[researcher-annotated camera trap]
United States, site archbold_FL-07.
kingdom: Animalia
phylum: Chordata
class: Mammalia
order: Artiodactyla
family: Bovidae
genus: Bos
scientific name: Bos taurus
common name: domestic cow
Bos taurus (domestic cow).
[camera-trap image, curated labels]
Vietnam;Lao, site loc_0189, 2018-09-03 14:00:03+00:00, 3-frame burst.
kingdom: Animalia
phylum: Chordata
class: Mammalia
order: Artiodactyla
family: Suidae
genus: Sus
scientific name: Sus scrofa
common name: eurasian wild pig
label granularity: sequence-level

○ ○ ○ ○ ○ ○ ○

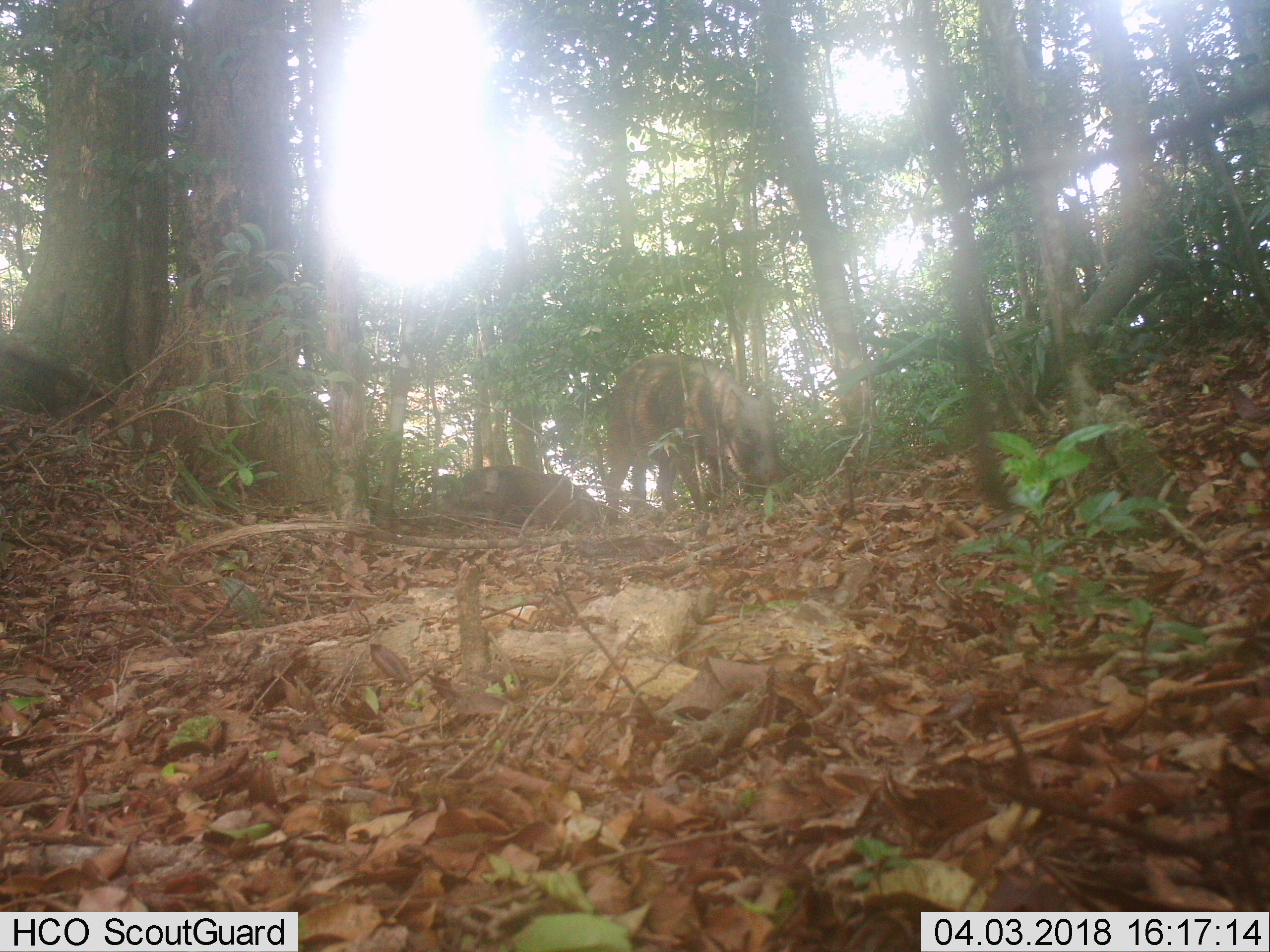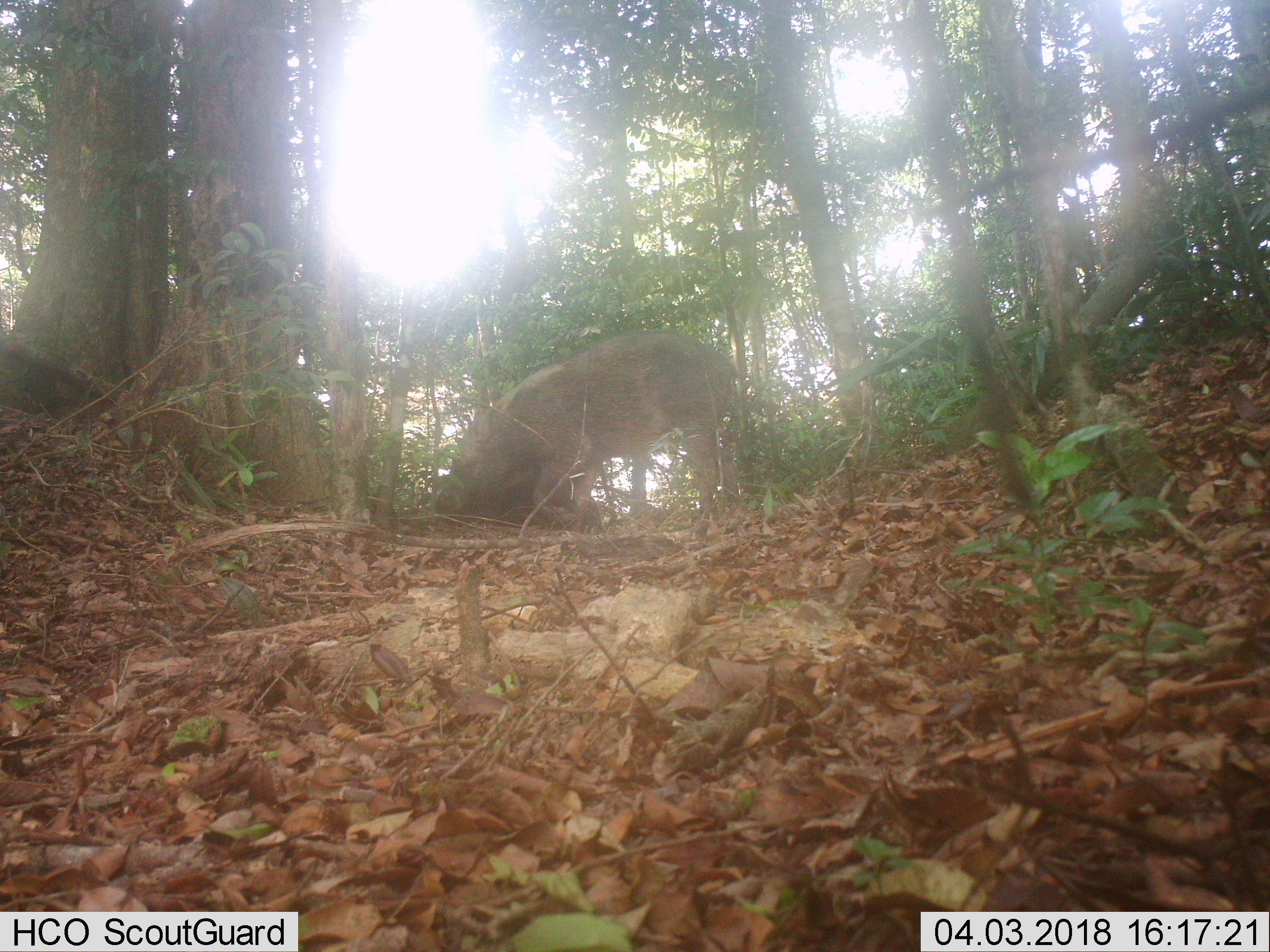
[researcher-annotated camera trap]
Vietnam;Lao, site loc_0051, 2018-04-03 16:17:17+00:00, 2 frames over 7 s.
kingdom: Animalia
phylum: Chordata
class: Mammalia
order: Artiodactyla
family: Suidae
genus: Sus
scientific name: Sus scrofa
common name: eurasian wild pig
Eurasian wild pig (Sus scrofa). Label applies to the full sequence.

○ ○ ○ ○ ○ ○ ○

**Activity**
If a line above holds the word "site", copy it.

**Task answer**
United States, site archbold_FL-07.
Vietnam;Lao, site loc_0189, 2018-09-03 14:00:03+00:00, 3-frame burst.
Vietnam;Lao, site loc_0051, 2018-04-03 16:17:17+00:00, 2 frames over 7 s.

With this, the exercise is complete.